Reg A or Direct Public Offering (DPO) provisions have long been dismissed by companies raising capital due to the onerous nature of the blue sky or individual state approval process and the capital raise threshold of $5 million dollars.

Well, the SEC has just cleared the way in both instances – one provision more clearly than the other, but significantly shifting how business can raise capital from both accredited and unaccredited investors. Imagine no longer chasing venture or institutional capital and going straight to your customers, employees and the general public – a self-directed IPO.

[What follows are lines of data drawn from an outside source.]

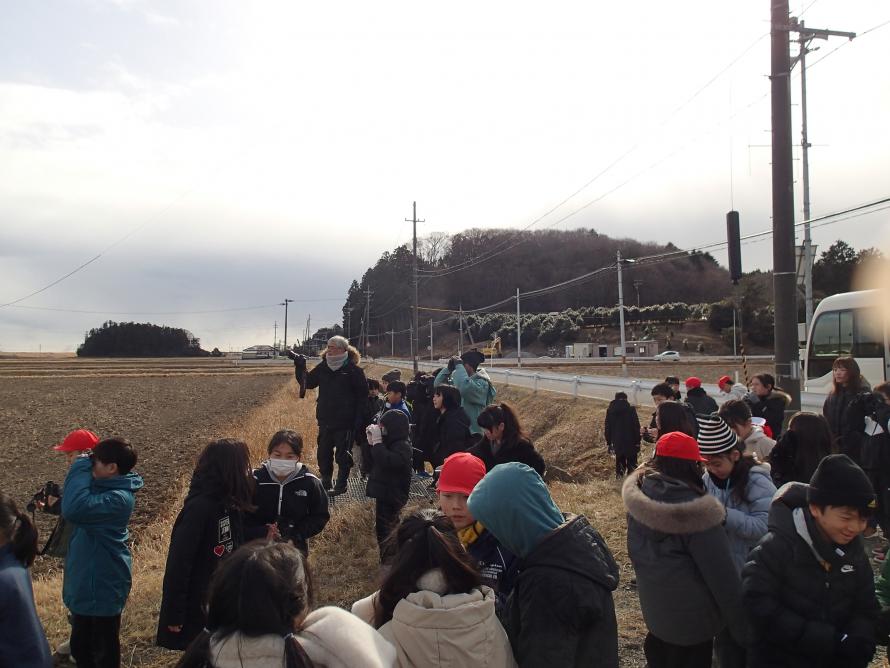 野鳥観察の様子その2
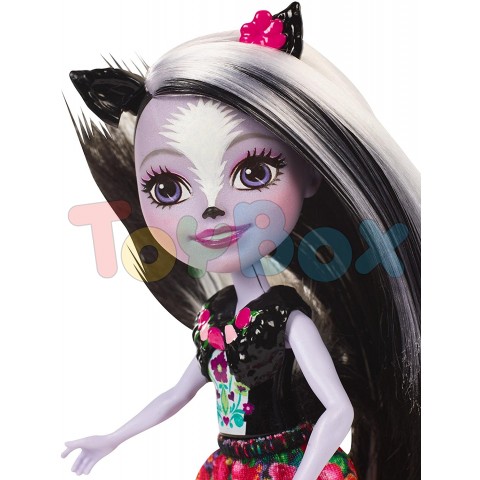 Mattel Enchantimals DYC75 Кукла Enchantimals -  Седж Скунси, 15 см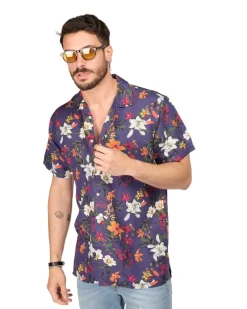 CAMICIA MEZZA MANICA FANTASIA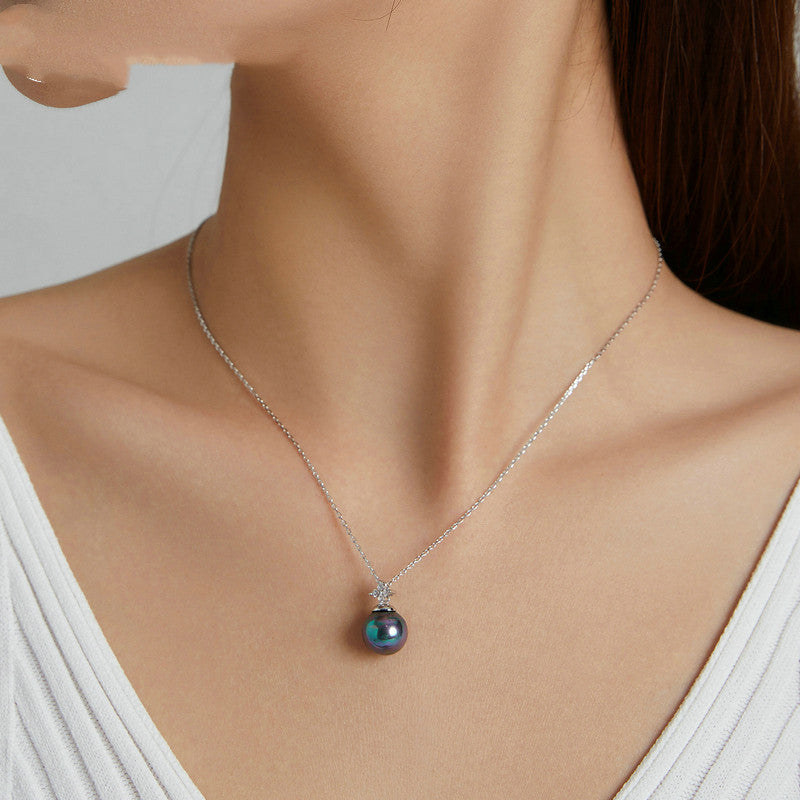 Sparkling Pearl & Silver Set — Timeless Grace, Perfectly Paired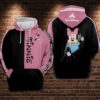 Pink Minnie Mouse 3D Hoodie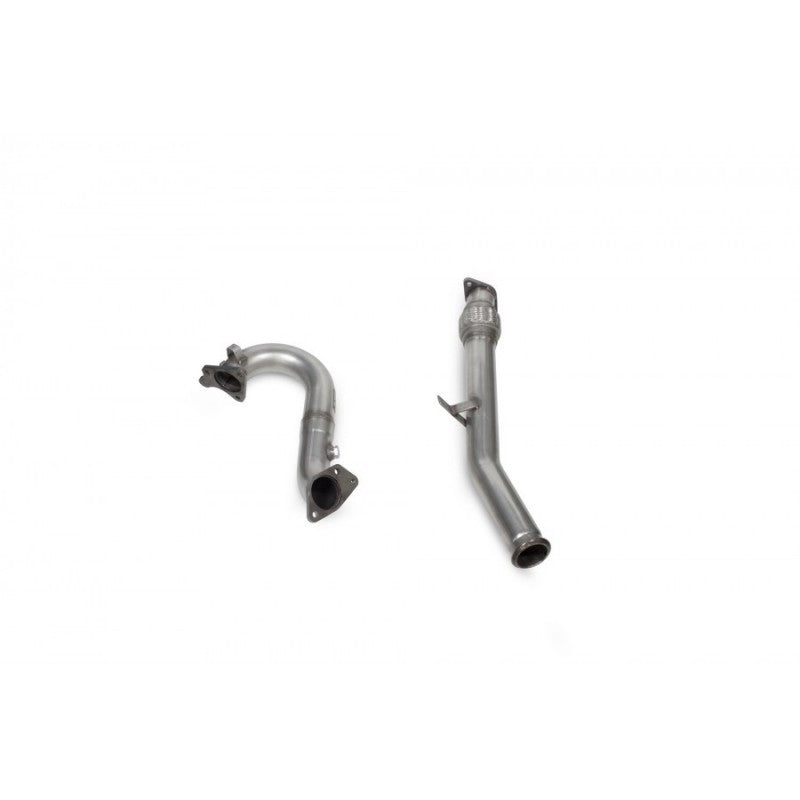 Scorpion Exhausts - Renault Clio MK4 RS 200 EDC 2013 To 2015 De-Cat Turbo Downpipe SRNPC027 - TMC Motorsport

Reg A+ pre-empts state securities laws that require registration in every state where the securities are to be sold for Tier 2 and replaces state review with a “coordinated review” process for Tier 1. Additionally, the $5 million threshold has been adjusted to $20 million for Tier 1 and up to $50 million for Tier 2 capital raises.

It is approximated that 92% of the investing public are unaccredited investors, yet most companies trying to raise capital are almost automatically sent on the hunt to find the 8% of accredited investors for funding. A review of numerous reports detail how few deals are financed through this community. Now the majority of businesses already left-out have tools to bridge that gap. And the icing on the cake is that unaccredited investors previously left sitting on the sidelines can now participate in the next big idea just like their accredited counterparts.

Founders, executive management and board directors’ responsible for seeking outside capital should get a clear understanding of this new regulation and assess its place in your capital formation strategy.